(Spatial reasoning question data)
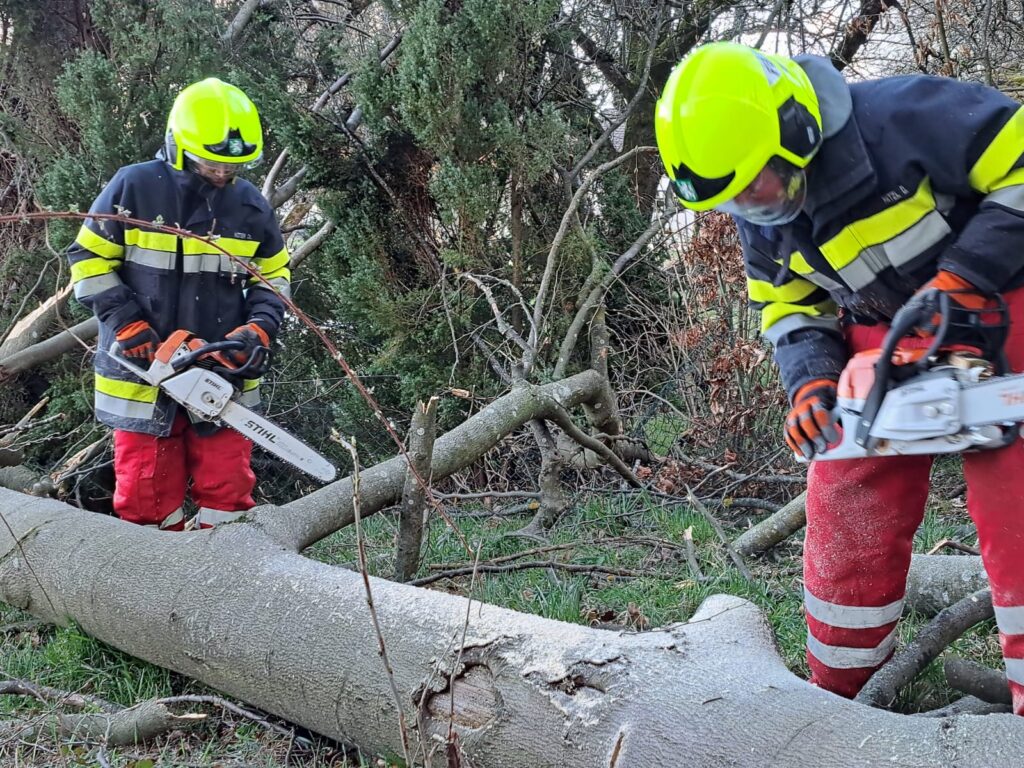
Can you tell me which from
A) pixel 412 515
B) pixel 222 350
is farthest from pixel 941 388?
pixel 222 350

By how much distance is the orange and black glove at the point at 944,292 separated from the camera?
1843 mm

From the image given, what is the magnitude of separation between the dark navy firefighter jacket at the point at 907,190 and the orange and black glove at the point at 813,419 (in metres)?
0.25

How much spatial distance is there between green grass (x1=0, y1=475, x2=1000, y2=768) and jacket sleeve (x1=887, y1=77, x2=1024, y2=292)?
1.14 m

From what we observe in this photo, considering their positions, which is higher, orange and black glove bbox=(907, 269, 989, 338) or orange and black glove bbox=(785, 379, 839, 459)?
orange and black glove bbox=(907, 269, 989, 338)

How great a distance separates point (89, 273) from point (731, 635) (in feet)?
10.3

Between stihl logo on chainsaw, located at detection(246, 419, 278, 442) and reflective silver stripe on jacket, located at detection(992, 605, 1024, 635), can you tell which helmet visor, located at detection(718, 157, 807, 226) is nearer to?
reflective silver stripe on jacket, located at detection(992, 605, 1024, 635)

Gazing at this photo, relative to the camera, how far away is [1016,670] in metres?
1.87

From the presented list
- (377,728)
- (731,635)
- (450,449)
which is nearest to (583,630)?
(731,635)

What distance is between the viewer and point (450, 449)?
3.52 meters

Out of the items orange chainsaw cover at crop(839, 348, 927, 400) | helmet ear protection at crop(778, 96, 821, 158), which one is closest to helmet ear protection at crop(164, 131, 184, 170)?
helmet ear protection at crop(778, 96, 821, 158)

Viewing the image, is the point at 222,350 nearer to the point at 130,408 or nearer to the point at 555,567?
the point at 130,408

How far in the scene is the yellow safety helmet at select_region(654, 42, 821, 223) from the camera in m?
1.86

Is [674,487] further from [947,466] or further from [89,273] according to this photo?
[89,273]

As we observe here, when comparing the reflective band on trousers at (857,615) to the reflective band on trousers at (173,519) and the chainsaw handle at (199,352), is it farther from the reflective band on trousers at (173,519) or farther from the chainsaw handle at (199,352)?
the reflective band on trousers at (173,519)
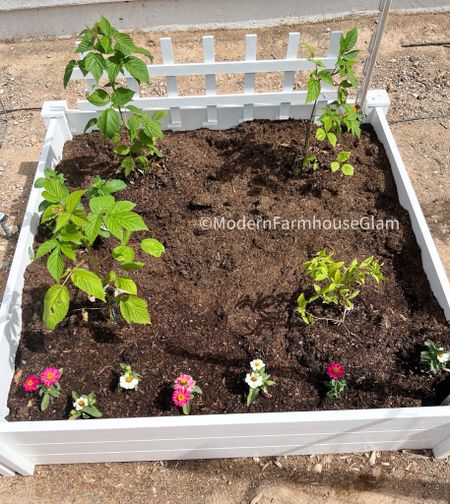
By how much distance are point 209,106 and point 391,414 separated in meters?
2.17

SET EXERCISE – Reproduce all of the records above word for word, omitting the pictures.

TASK SOLUTION –
Can you tell me which from
A) pixel 412 515
B) pixel 222 350
is farthest from pixel 941 388?
pixel 222 350

By how much distance is the orange and black glove at the point at 944,292 separated from the camera?
1843 mm

From the image given, what is the magnitude of separation between the dark navy firefighter jacket at the point at 907,190 and the orange and black glove at the point at 813,419 (in metres)?
0.25

How much spatial distance is there between green grass (x1=0, y1=475, x2=1000, y2=768) and jacket sleeve (x1=887, y1=77, x2=1024, y2=292)?
1.14 m

From what we observe in this photo, considering their positions, which is higher, orange and black glove bbox=(907, 269, 989, 338) or orange and black glove bbox=(785, 379, 839, 459)?
orange and black glove bbox=(907, 269, 989, 338)

How great a distance separates point (89, 273) from point (731, 635) (in feet)?
10.3

Between stihl logo on chainsaw, located at detection(246, 419, 278, 442) and reflective silver stripe on jacket, located at detection(992, 605, 1024, 635), can you tell which helmet visor, located at detection(718, 157, 807, 226) is nearer to?
reflective silver stripe on jacket, located at detection(992, 605, 1024, 635)

Gazing at this photo, relative to the camera, how far away is [1016,670] in metres?
1.87

From the presented list
- (377,728)
- (731,635)
- (450,449)
which is nearest to (583,630)?
(731,635)

What distance is between the viewer and point (450, 449)?
3.52 meters

Out of the items orange chainsaw cover at crop(839, 348, 927, 400) | helmet ear protection at crop(778, 96, 821, 158), which one is closest to helmet ear protection at crop(164, 131, 184, 170)?
helmet ear protection at crop(778, 96, 821, 158)

Viewing the image, is the point at 222,350 nearer to the point at 130,408 or nearer to the point at 555,567?
the point at 130,408

How far in the scene is the yellow safety helmet at select_region(654, 42, 821, 223) from the camera in m?
1.86

Is [674,487] further from [947,466] or further from [89,273] according to this photo?
[89,273]

As we observe here, when comparing the reflective band on trousers at (857,615) to the reflective band on trousers at (173,519) and the chainsaw handle at (199,352), is it farther from the reflective band on trousers at (173,519) or farther from the chainsaw handle at (199,352)?
the reflective band on trousers at (173,519)
By how much distance are point 209,106 and point 391,414 separated in meters?
2.17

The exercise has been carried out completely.